A class to generate missing values in a dataset based on the Missing At Random (MAR) univariate mechanism.

Args: X (pd.DataFrame): The dataset to receive the missing data. y (np.array): The label values from dataset missing_rate (int, optional): The rate of missing data to be generated. Default is 10. x_miss (string): The name of feature to insert the missing data. If not informed, x_miss will be the feature most correlated with target

Example Usage:

# Create an instance of the MAR class
generator = MAR(X, y, missing_rate=20, x_miss='feature1')

# Generate missing values using the lowest strategy
data_md = generator.lowest()

lowest

lowest()

Function to generate missing values in the feature (x_miss) using the lowest values from an observed feature.

Returns: dataset (DataFrame): The dataset with missing values generated under the MAR mechanism.

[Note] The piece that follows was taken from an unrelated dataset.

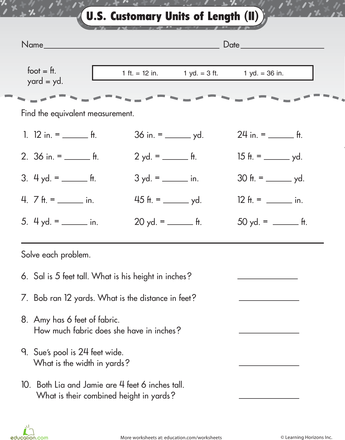 Third Grade Measurement Worksheets Grade 3 Pdf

Reference: [1] Santos, M. S., R. C. Pereira, A. F. Costa, J. P. Soares, J. Santos, and P. H. Abreu. 2019. Generating Synthetic Missing Data: A Review by Missing Mechanism. IEEE Access 7: 11651–67.

rank

rank()

Function to generate missing values in the feature (x_miss) using a rank from an observed feature.

Returns: dataset (DataFrame): The dataset with missing values generated under the MAR mechanism.

Reference: [1] Santos, M. S., R. C. Pereira, A. F. Costa, J. P. Soares, J. Santos, and P. H. Abreu. 2019. Generating Synthetic Missing Data: A Review by Missing Mechanism. IEEE Access 7: 11651–67.

median

median()

Function to generate missing data in the feature (x_miss) using the median of an observed feature.

Returns: dataset (DataFrame): The dataset with missing values generated under the MAR mechanism.

Reference: [1] Santos, M. S., R. C. Pereira, A. F. Costa, J. P. Soares, J. Santos, and P. H. Abreu. 2019. Generating Synthetic Missing Data: A Review by Missing Mechanism. IEEE Access 7: 11651–67.

highest

highest()

Function to generate missing values in the feature (x_miss) using the highest values from an observed feature.

Returns: dataset (DataFrame): The dataset with missing values generated under the MAR mechanism.

Reference: [1] Santos, M. S., R. C. Pereira, A. F. Costa, J. P. Soares, J. Santos, and P. H. Abreu. 2019. Generating Synthetic Missing Data: A Review by Missing Mechanism. IEEE Access 7: 11651–67.

mix

mix()

Function to generate missing values in the feature (x_miss) using the N/2 lowest values and N/2 highest values from an observed feature.

Returns: dataset (DataFrame): The dataset with missing values generated under the MAR mechanism.

Reference: [1] Santos, M. S., R. C. Pereira, A. F. Costa, J. P. Soares, J. Santos, and P. H. Abreu. 2019. Generating Synthetic Missing Data: A Review by Missing Mechanism. IEEE Access 7: 11651–67.